The three-part special (which was later released on DVD and - in a high definition first for the show - Blu-ray in a feature-length "Director's Cut" format) shattered ratings records for original digital commissions in the UK, and made the eventual commission of a new full series an inevitability. Series X went into production in winter 2011, for broadcast on Dave in autumn 2012. Just as he had done on the specials, Doug served as sole writer and director.

Where Back to Earth had been shot on a closed set and on location, for the full series revival the show went back to recording in front of a live studio audience, energising the performances of the cast. Once again, the series concentrated on maintaining a "classic" setup with the four main cast members, but thematically had a particular emphasis on their family histories (notably, introducing one of Rimmer's brothers as a proper onscreen character for the first time, and also exploring in more detail Lister's reaction to discovering his unique parentage) as well as establishing a series-long subplot of Lister trying to track down Kochanski.

That plot thread, however, was left unresolved - and the season finale instead focused on the surprise revelation that Rimmer's father was not actually the man he'd always believed (although nor, we should hasten to add, was it Lister). Whether that reveal will have major consequences for Rimmer's character, though - and whether Lister will ever be reunited with Kochanski - were questions for potential future series.

The wait between Series X and an eleventh series that seemed inevitable once the tenth had attained still further ratings records on Dave was longer than anticipated, thanks in part to scheduling issues with reuniting the cast and crew. In May 2015, however, it was announced that not one, but two new series would be made back to back. Series XI and XII, now a co-production between Grant Naylor Productions and new partners Baby Cow Productions, went before the cameras in late 2015 and early 2016, with Doug once again writing and directing all twelve episodes. The new series featured an array of guest stars and yet more imaginative and adventurous plotting, and upon its debut in Autumn 2016 became the first new Red Dwarf episodes to preview online before their regular transmission on Dave.

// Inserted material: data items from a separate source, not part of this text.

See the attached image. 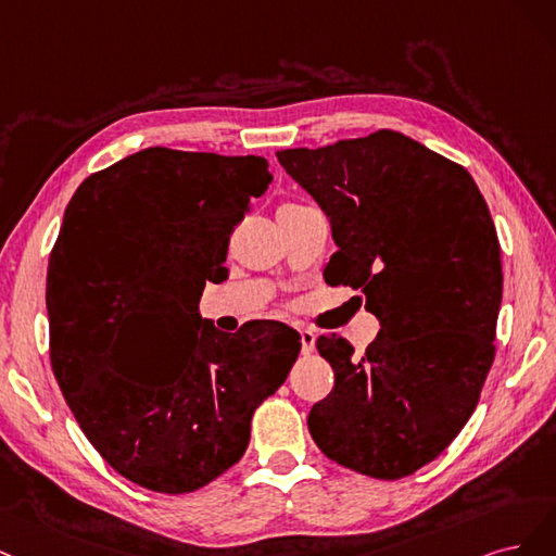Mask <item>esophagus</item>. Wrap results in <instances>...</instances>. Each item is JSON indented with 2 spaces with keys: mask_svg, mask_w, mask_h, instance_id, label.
<instances>
[{
  "mask_svg": "<svg viewBox=\"0 0 556 556\" xmlns=\"http://www.w3.org/2000/svg\"><path fill=\"white\" fill-rule=\"evenodd\" d=\"M300 346H302V353L309 355L314 351V344H316V334L307 328H300Z\"/></svg>",
  "mask_w": 556,
  "mask_h": 556,
  "instance_id": "34e87169",
  "label": "esophagus"
}]
</instances>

Fans would have to wait three years for the next instalment of Red Dwarf, with The Promised Land hitting screens in 2020. Shot over two recording sessions in front of a live studio audience, the feature length special was written and directed by Doug Naylor and featured the return of Norman Lovett's Holly as one of the principal characters. The story delved deep into the show's roots, picking up on, and resolving, the mystery of the cat race; a plot thread that began all the way back in Series I. It went on to become the most watched show on Dave for seven years, receiving both critical acclaim and audience popularity.

That same year also saw Red Dwarf's first retrospective documentary series. Over the course of three 40-minute episodes, shown weekly on Dave, Red Dwarf: The First Three Million Years took us on a 32-year journey through the scripting process, the multiple rejections from commissioners, the casting process, and the frequently difficult production. Along the way, we were provided with comprehensive insights into model making, music creation, costumes design and effects.

With contributors including Craig Charles, Chris Barrie, Danny John-Jules and Robert Llewellyn, along with key guest cast and the behind-the-scenes creators and crew, this was the story of how the show came to be the success it is, told by the people who made it happen. It became the fifth most-watched show on Dave that year.

While the future of Red Dwarf remains to be seen, the omens certainly look good. Over three decades after its debut, the show continues to delight fans both old and new - and there's no reason why, for as long as everyone involved wants to keep making it, it can't keep going on from strength to strength.